Barclays Earnings Top Expectations

Barclays posted stronger than had been expected earnings Wednesday despite challenging conditions in the market and lingering worries over Brexit.

The bank, based in the UK, posted net income of £1 billion equal to $1.29 billion for its three-month period ended September 30. Analysts were expecting net income for the third quarter to be £723 million.

CEO Jes Staley said that despite macro-economic uncertainly with particular concerns related to Brexit 2018 is turning out to be a year of delivery for Barclay’s strategy.

Staley added that the bank remains focused on the generation of improved returns and the distributing of a better proportion of its excess capital over time to its shareholders.

Pre-tax profit at Barclays for the period was £1.46 billion in comparison to £1.12 billion for the same three-months one year ago.

As of the period ending September 30, the common equity Tier 1 capital, which is a key measure of strength on the balance sheet, was 13.2% at the bank. That figure was in line with analyst expectations.

Staley told analysts on Wednesday that the wholesale and consumer international lender would lower yearly funding costs per year by £165 million. Staley said the bank is planning to do that by redeeming preference shares in the amount of $2.65 billion.

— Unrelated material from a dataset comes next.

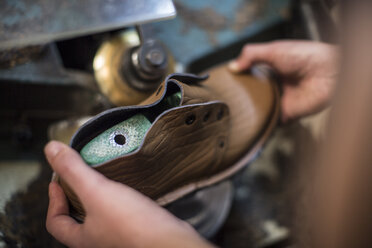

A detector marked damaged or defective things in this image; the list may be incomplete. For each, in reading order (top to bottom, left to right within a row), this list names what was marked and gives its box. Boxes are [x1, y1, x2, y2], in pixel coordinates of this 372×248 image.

rusty metal surface [0, 0, 176, 49]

Income from the markets and trading business at Barclays was up 19% during the quarter, which likely reaffirms a banking strategy that is investment led, which has received criticism from activist investors.

Earlier in 2018, Barclays posted the best earnings report for a quarter it has had in over three years, as it saw profits before taxes nearly triple for the quarter ending June 30.

The figures, which are much improved, followed a difficult period of 18 months for the lender. The bank has been struggling as it attempts to shake off its reputational issues following scandals that have hit the last several years, with the most recent centering on allegations of unlawful mistreatment of a whistleblower in 2017.

Barclay’s cut its labor force by over 56,000, sold 22 of its businesses worldwide and shut down its retail banking across Africa over the last few years.

It was sued as well by the U.S. Justice Department over the selling of its toxic mortgage-backed securities prior to the financial crisis of 2008 and agreed to pay over $2 billion in a settlement.